YOUR OBJECTIVE: Take the line that contains "Camera Battery NB-13L" as the first line and the final line of the records as the last; return exactly those lines and the lines between.

☆ ☆ ☆ ☆

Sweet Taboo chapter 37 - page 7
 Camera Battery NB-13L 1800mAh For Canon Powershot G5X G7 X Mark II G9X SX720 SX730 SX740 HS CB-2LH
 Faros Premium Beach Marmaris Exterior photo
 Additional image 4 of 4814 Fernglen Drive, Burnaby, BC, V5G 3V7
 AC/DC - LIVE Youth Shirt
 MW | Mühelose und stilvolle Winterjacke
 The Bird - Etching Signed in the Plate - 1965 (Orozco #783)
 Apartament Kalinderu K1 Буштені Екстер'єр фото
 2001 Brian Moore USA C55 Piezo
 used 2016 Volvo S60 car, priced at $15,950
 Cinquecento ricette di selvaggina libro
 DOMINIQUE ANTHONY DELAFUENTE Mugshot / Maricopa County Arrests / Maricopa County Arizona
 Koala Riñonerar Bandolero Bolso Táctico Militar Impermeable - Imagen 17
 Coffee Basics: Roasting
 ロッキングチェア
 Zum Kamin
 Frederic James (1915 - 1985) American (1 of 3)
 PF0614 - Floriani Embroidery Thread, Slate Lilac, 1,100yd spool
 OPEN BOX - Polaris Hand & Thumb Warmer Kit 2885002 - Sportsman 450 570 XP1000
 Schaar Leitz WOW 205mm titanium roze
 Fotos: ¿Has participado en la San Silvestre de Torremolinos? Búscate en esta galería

☆ ☆ ☆ ☆

RESULT:
 Camera Battery NB-13L 1800mAh For Canon Powershot G5X G7 X Mark II G9X SX720 SX730 SX740 HS CB-2LH
 Faros Premium Beach Marmaris Exterior photo
 Additional image 4 of 4814 Fernglen Drive, Burnaby, BC, V5G 3V7
 AC/DC - LIVE Youth Shirt
 MW | Mühelose und stilvolle Winterjacke
 The Bird - Etching Signed in the Plate - 1965 (Orozco #783)
 Apartament Kalinderu K1 Буштені Екстер'єр фото
 2001 Brian Moore USA C55 Piezo
 used 2016 Volvo S60 car, priced at $15,950
 Cinquecento ricette di selvaggina libro
 DOMINIQUE ANTHONY DELAFUENTE Mugshot / Maricopa County Arrests / Maricopa County Arizona
 Koala Riñonerar Bandolero Bolso Táctico Militar Impermeable - Imagen 17
 Coffee Basics: Roasting
 ロッキングチェア
 Zum Kamin
 Frederic James (1915 - 1985) American (1 of 3)
 PF0614 - Floriani Embroidery Thread, Slate Lilac, 1,100yd spool
 OPEN BOX - Polaris Hand & Thumb Warmer Kit 2885002 - Sportsman 450 570 XP1000
 Schaar Leitz WOW 205mm titanium roze
 Fotos: ¿Has participado en la San Silvestre de Torremolinos? Búscate en esta galería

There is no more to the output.